Work to be completed: Pull out every line of the records that contains the string "closest". Case counts.
**********
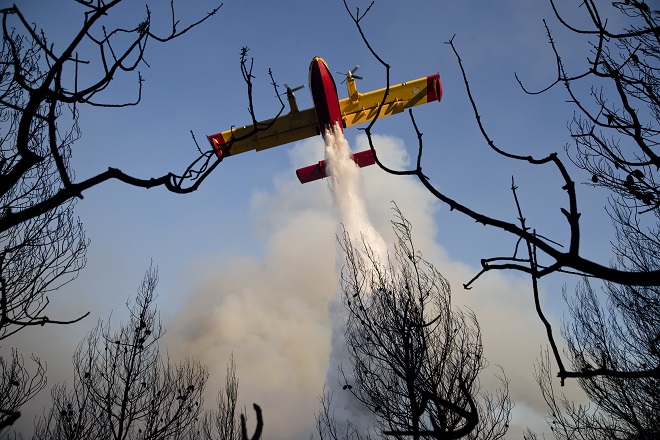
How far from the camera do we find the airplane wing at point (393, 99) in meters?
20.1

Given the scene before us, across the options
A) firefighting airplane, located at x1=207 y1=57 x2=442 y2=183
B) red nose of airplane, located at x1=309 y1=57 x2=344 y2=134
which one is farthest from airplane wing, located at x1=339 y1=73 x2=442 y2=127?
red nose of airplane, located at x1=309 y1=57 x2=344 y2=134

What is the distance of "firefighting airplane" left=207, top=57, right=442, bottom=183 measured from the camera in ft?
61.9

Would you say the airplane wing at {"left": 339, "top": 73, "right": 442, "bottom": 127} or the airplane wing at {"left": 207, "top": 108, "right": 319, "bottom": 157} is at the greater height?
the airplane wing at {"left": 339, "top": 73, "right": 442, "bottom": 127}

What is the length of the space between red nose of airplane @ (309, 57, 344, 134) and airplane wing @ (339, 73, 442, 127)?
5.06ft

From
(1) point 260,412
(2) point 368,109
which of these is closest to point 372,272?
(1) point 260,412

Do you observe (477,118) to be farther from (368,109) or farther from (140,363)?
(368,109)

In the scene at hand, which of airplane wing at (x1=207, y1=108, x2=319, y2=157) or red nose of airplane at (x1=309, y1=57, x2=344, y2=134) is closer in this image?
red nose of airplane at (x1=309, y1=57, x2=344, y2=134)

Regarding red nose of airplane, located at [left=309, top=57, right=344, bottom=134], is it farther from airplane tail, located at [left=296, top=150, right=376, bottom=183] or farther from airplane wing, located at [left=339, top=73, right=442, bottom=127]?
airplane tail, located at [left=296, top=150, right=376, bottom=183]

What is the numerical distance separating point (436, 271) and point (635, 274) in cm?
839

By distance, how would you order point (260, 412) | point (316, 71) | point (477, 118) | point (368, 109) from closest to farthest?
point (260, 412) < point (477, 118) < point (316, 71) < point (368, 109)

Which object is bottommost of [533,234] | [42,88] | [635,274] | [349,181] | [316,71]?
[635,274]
**********
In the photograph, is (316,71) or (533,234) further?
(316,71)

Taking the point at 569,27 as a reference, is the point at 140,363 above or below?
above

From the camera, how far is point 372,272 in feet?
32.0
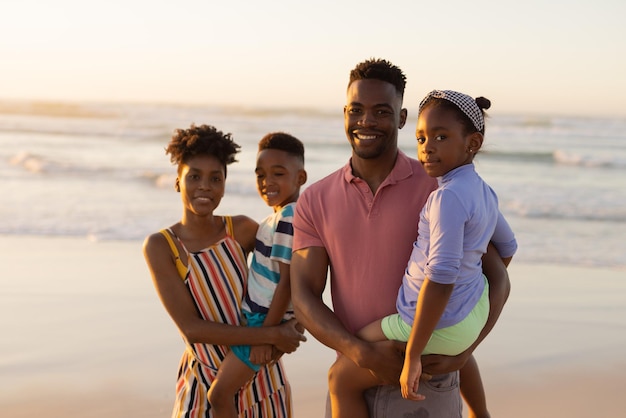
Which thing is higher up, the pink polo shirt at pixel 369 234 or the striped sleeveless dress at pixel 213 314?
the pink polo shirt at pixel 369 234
**********
Result of the task:
which of these is closest to point 372,272?
By distance, how would you order point (260, 412) | point (316, 71) | point (477, 118) | point (368, 109) from closest to farthest?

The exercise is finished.